─── DATASET RECORDS

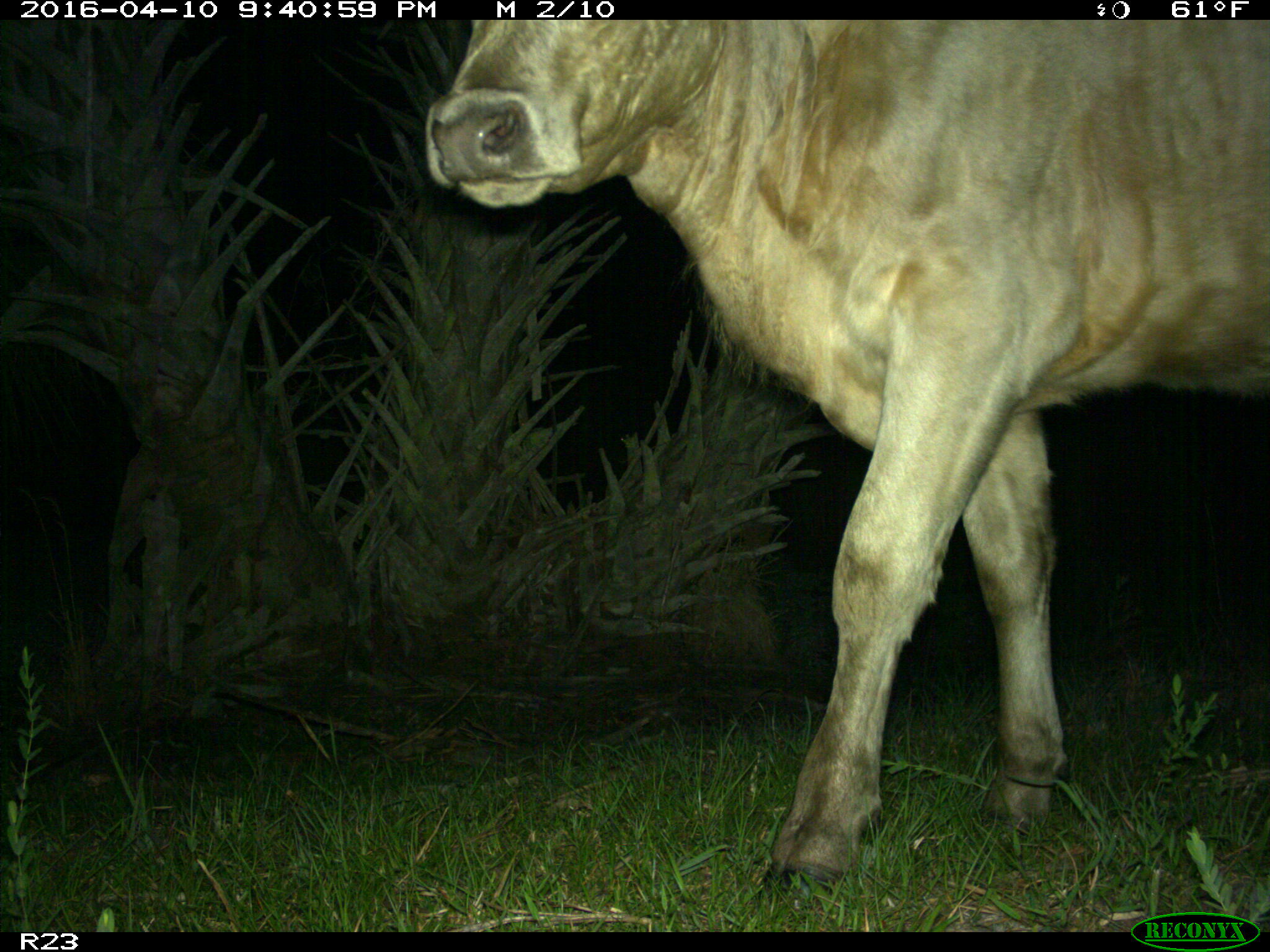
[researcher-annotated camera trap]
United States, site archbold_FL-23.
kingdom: Animalia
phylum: Chordata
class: Mammalia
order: Artiodactyla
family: Bovidae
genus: Bos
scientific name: Bos taurus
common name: domestic cow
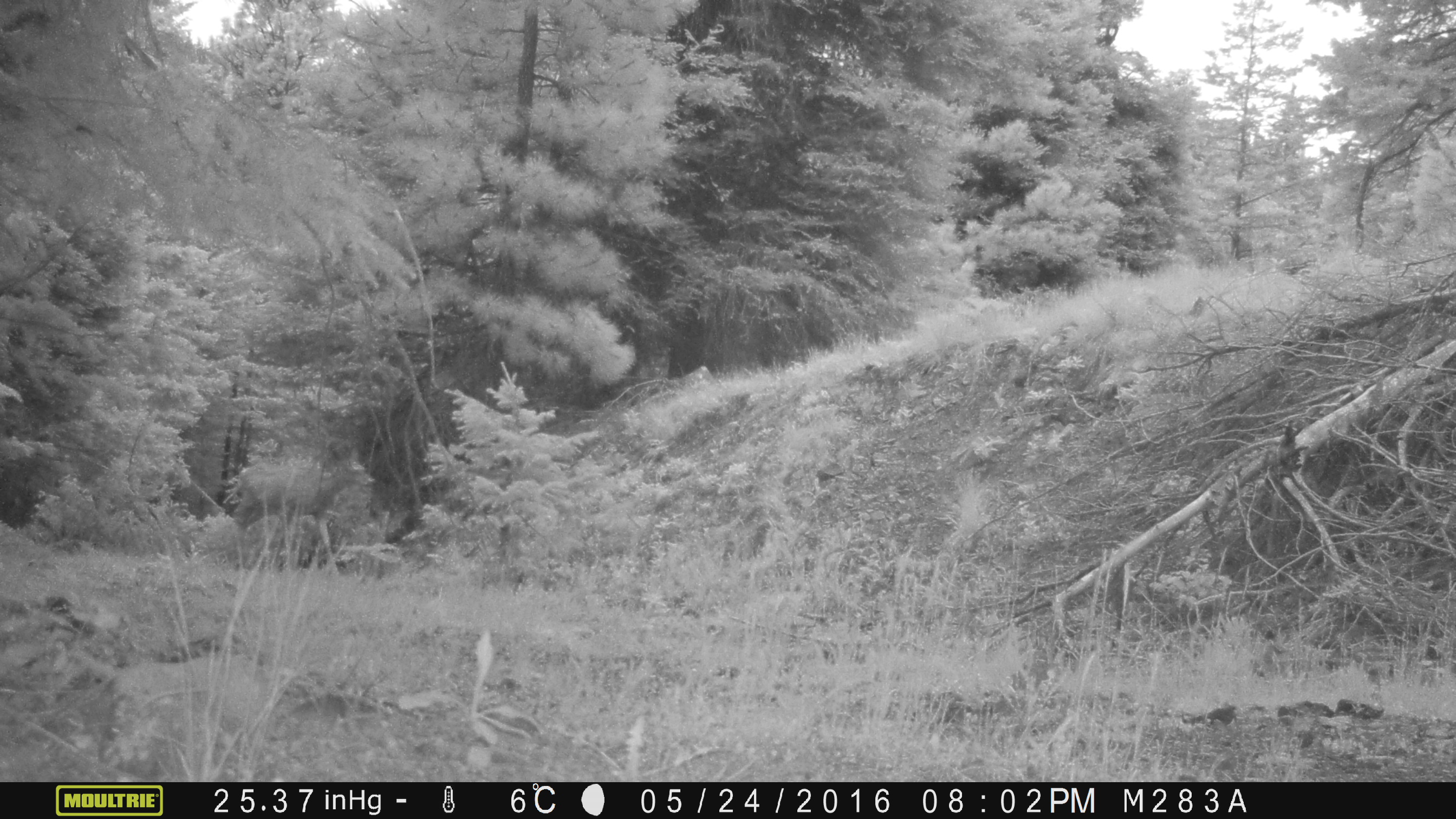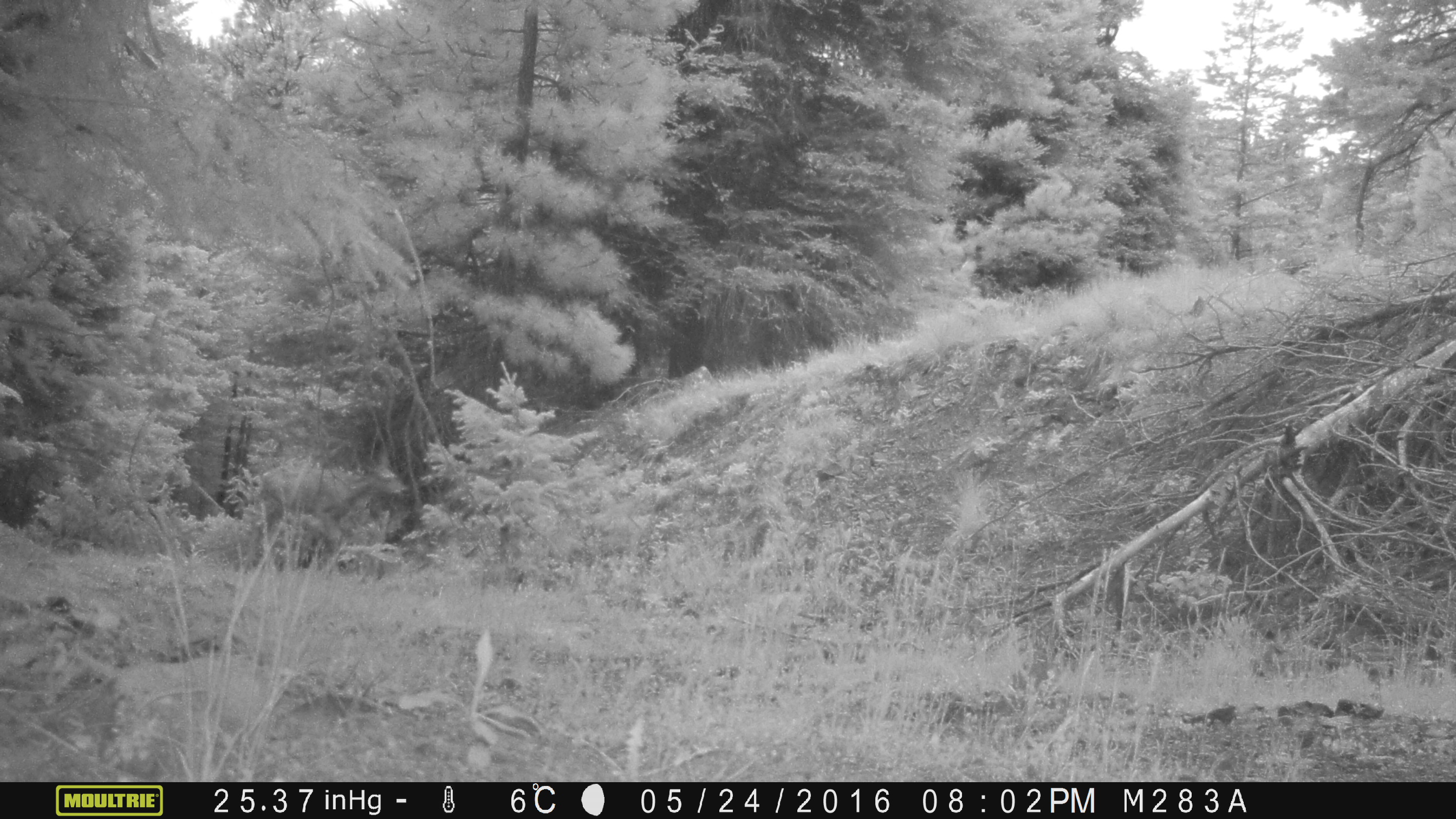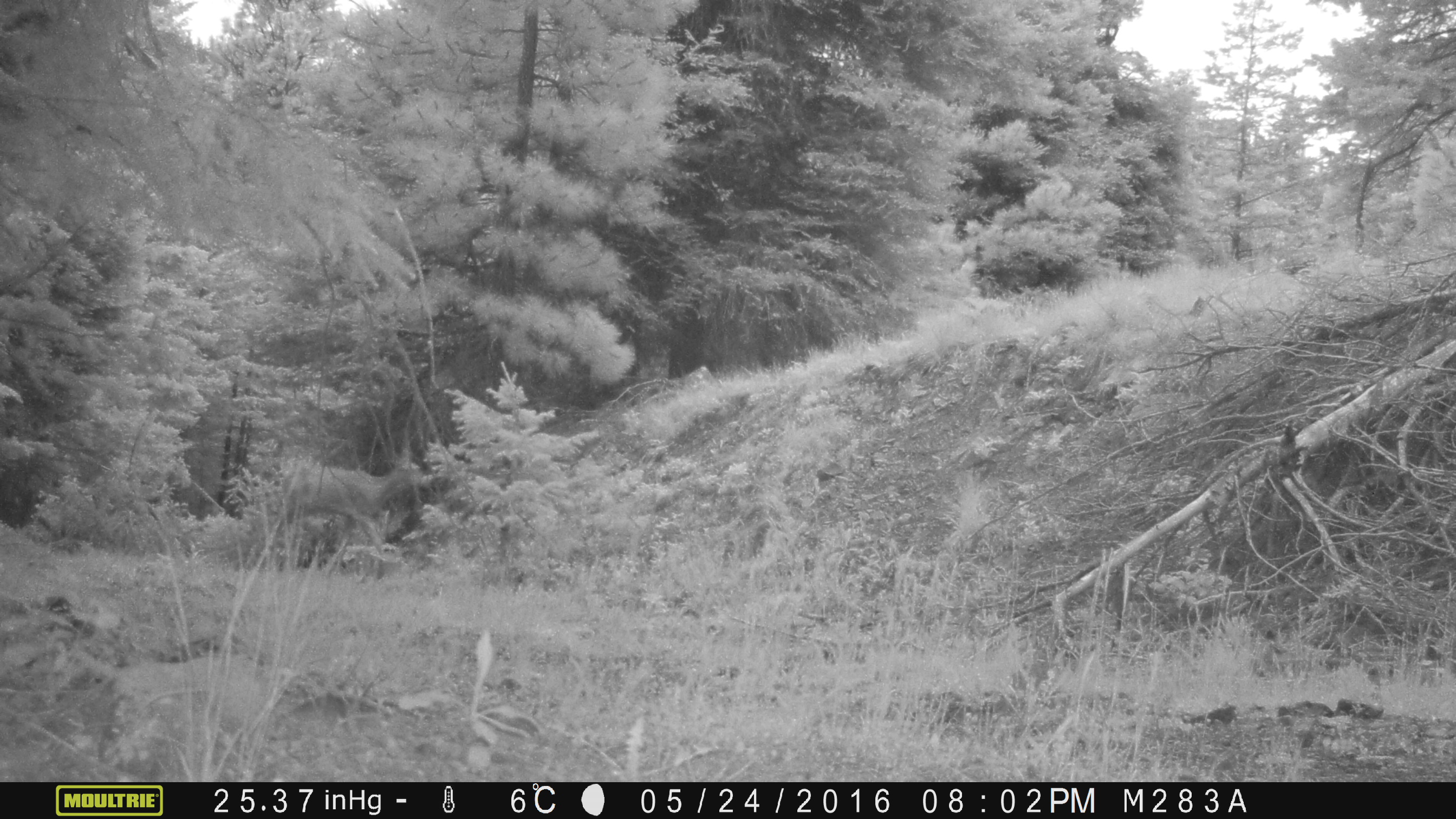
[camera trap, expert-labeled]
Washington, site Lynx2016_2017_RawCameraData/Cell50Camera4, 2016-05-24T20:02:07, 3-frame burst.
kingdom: Animalia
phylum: Chordata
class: Mammalia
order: Artiodactyla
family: Cervidae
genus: Odocoileus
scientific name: Odocoileus hemionus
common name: mule deer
Odocoileus hemionus (mule deer). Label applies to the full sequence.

──────

:: WORK ITEM ::
Whenever a line of the records holds the string "site", pick it out and copy it.

:: OUTPUT ::
United States, site archbold_FL-23.
Washington, site Lynx2016_2017_RawCameraData/Cell50Camera4, 2016-05-24T20:02:07, 3-frame burst.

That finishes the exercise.